Вещь чрезвычайно удалась сюжетно. Избрав жанр приключенческого романа, Пушкин мастерски разрешил композиционную проблему. Все изложение строится на борьбе, то-есть на самом увлекательном принципе повествования. Судебная тяжба, чиновничий произвол, организация крепостных в отряд социальных мстителей, участие в этих событиях молодого гвардейца, ставшего атаманом своих людей и под видом француза-гувернера проникающего в дом обидчика, где он влюбляется в его дочь и грабит его гостей, — все это полно движения, неожиданных и увлекательных конфликтов и беспрерывно держит в напряжении внимание читателя.
Но авантюрность фабулы нисколько не снижает обычной для Пушкина глубокой жизненности и яркой правды изображения. С портретной выразительностью выписаны разнообразные типы екатерининской России, словно выхваченные романистом из самой действительности. Всесильный генерал-аншеф Троекуров, с его связями при дворе и широкой жизнью, малообразованный, но отличавшийся «необыкновенной силой физических способностей» напоминает знаменитого Алексея Орлова, о котором сохранился ряд записей Пушкина. Орловы были счастливыми соперниками Пушкиных на государственном поприще (о чем имеется свидетельство в «Моей родословной»). Троекуровский быт отмечен чертами жизни видных псковских самодуров: Л. А. Львова, державшего в страхе и раболепии уездных чиновников, или Д. Н Философова имевшего большой гарем из крепостных девушек.

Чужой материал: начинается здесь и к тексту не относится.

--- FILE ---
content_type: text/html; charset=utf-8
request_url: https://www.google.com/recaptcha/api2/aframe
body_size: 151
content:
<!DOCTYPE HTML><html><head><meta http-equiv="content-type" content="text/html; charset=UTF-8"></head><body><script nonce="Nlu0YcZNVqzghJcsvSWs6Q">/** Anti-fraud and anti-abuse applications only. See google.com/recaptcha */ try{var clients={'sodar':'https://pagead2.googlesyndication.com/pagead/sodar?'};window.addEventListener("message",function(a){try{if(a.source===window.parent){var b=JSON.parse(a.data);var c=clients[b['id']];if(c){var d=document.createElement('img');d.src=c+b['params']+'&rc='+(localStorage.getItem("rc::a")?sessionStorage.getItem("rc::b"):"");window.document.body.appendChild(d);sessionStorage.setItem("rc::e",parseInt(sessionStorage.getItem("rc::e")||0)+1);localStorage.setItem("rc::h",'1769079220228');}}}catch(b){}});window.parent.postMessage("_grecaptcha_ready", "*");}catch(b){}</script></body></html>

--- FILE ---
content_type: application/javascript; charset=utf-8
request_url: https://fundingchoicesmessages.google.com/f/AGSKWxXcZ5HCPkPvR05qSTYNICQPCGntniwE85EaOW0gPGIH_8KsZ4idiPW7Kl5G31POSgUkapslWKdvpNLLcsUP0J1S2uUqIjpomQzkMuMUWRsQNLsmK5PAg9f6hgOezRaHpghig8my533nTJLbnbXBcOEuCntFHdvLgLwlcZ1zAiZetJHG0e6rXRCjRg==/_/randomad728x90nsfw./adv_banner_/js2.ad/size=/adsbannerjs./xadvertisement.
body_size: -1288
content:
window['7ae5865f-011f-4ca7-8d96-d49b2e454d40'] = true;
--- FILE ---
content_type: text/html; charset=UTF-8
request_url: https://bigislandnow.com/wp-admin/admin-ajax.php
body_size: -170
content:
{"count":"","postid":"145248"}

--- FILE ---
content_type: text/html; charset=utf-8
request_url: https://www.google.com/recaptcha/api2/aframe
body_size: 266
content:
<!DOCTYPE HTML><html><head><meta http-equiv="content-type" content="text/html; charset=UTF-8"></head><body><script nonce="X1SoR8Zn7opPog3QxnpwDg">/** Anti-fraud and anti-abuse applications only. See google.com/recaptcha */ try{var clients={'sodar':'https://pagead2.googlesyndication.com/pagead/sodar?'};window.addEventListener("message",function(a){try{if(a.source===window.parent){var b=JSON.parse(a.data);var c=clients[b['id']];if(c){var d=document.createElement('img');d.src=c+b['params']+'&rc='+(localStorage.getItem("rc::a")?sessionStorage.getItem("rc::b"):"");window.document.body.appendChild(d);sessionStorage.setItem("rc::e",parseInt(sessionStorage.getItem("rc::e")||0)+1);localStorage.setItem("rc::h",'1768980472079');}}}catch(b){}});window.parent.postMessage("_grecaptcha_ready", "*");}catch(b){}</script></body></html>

Другой вельможа, выведенный в романе, князь Верейский, напоминает рядом черт князя Юсупова, уже описанного Пушкиным в его стихотворном послании. Это богач, европеец, блестящий собеседник, обладатель замечательной галлереи картин, о которых он говорит с увлечением. Он живет в роскошном поместье, среди мраморных статуй и художественных памятников образцового парка.

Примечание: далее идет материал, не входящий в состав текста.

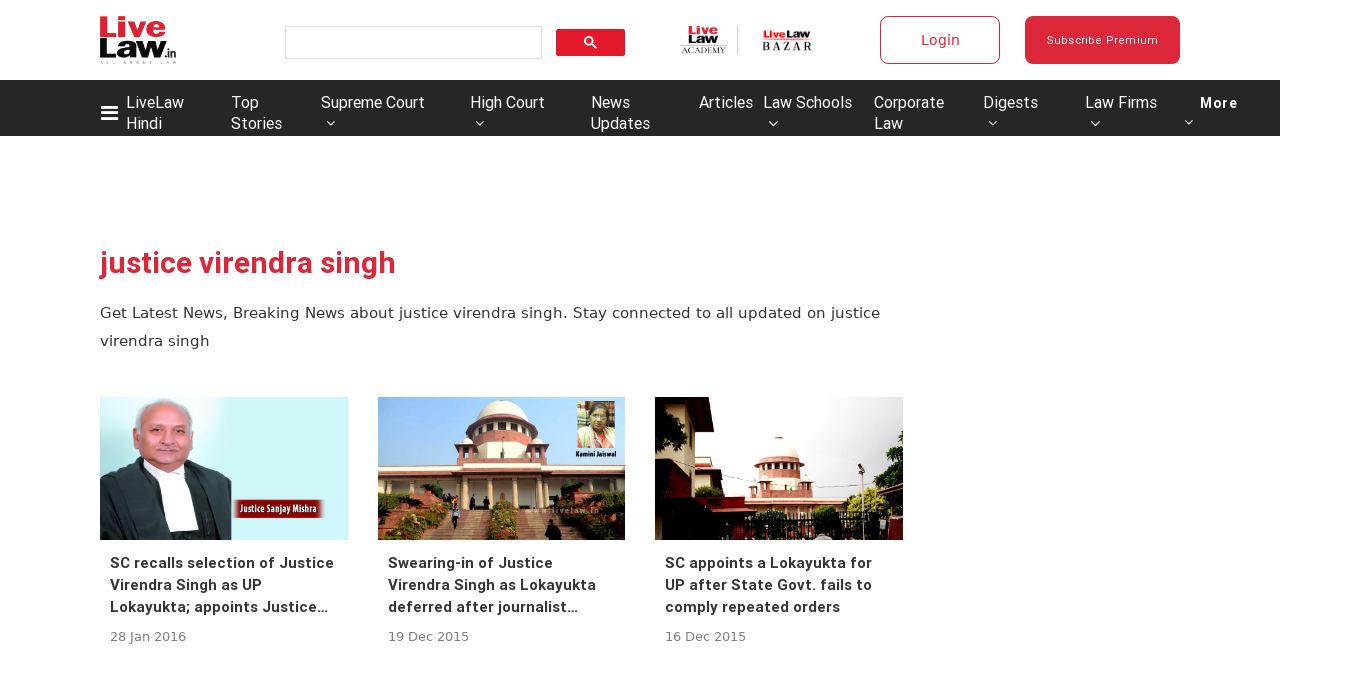

--- FILE ---
content_type: application/javascript; charset=utf-8
request_url: https://c.in.webengage.com/upf2.js?upfc=N4IgrgDgZiBcAuAnMBTANCAzgSwCablDwNlABYBjANgCMBmAVgbgDswAbdjAPxTIEYyAJgDmAK1YcuIfkIDsKITQYVJnAL4Z4JNhoztsFFC0woAwgHtcKOCGwtuAQ0f86%2FKrjIh9YPLf4AHPye%2FKFGQrgBuBR0FEIADEwqFLg0NBRyZI5yDChpjkKM3iDsELYAFvDwEJiwAPR1AO7NAHQGAG4o7I6NLfZ18I4imHViYJjwhigAtO3YiMa4iI7TOCwi5cWIMLAgxSIoFrYAniDqQA&jsonp=_we_jsonp_global_cb_1768399118039
body_size: 500
content:
_we_jsonp_global_cb_1768399118039({"static_list":{"ids":{"4c6b355":false,"~~e4142gj":false,"127e2b5c":false},"ts":1768399118398},"user_profile":{"geo":{"clientIp":"3.145.190.164","serverTimeStamp":1768399118392,"country":"United States","region":"Ohio","city":"Columbus","geoplugin_countryName":"United States","geoplugin_region":"Ohio","geoplugin_city":"Columbus","countryCode":"US","tz_name":"America/New_York","tz_offset":-300},"acquisitionData":{"referrer_type":"direct","landing_page":"https://www.livelaw.in/tags/justice-virendra-singh"},"ua":{"browser":{"name":"Chrome","version":"131","browser_version":"131.0.0.0"},"os":{"name":"Mac OS","version":"10.15.7"},"device":"desktop"},"tld":"livelaw.in","ts":1768399118492}})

Описание села Арбатова в «Дубровском» напоминает послание «К вельможе»:
К тебе явлюся я; увижу сей дворец,
Где циркуль зодчего, палитра и резец
Ученой прихоти твоей повиновались
И вдохновенные в волшебстве состязались [74].
По непосредственным наблюдениям описана группа губернских чиновников: заседатель Шабашкин, исправник, земские судьи. С такими подъячими Пушкин познакомился, когда входил во владение Кистеневкой (так называется и поместье Дубровских, где бесчинствуют приказные). Няня Владимира Дубровского названа Ориной Егоровной, а письмо ее к питомцу почти буквально воспроизводит послания к Пушкину Арины Родионовны. В процессе своего развития «Дубровский» из «разбойничьего» романа вырос в замечательную реалистическую картину крепостной России с ее самодурами, меценатами, канцеляристами и такими живыми народными образами, как Архип-кузнец.
Наконец, крупнейший социально-психологический интерес представляет главный герой романа Владимир Дубровский, «бедный дворянин», тяжело обиженный всесильным вельможей и государственной властью и восстающий с оружием в руках во главе своих крестьян против дворян, помещиков и чиновников. В какой-то степени он выражает протест самого Пушкина, который и кишиневской ссылке дерзко бросал в лицо крупным чиновникам и военным требования повесить всех дворян, уничтожить позорный деспотизм помещиков и дать свободу и права единственному почтенному классу — земледельцам. Образ дворянина, идущего в народ для борьбы с помещичьим государством, и был открытием тою нового героя, который до конца будет занимать творческое внимание поэта. Гвардеец Владимир Дубровский, возглавляющий своих крестьян для борьбы с Троекуровыми и Шабашкиными, приводит Пушкина к воссозданию еще более сложного исторического типа — к образу офицера-пугачевца.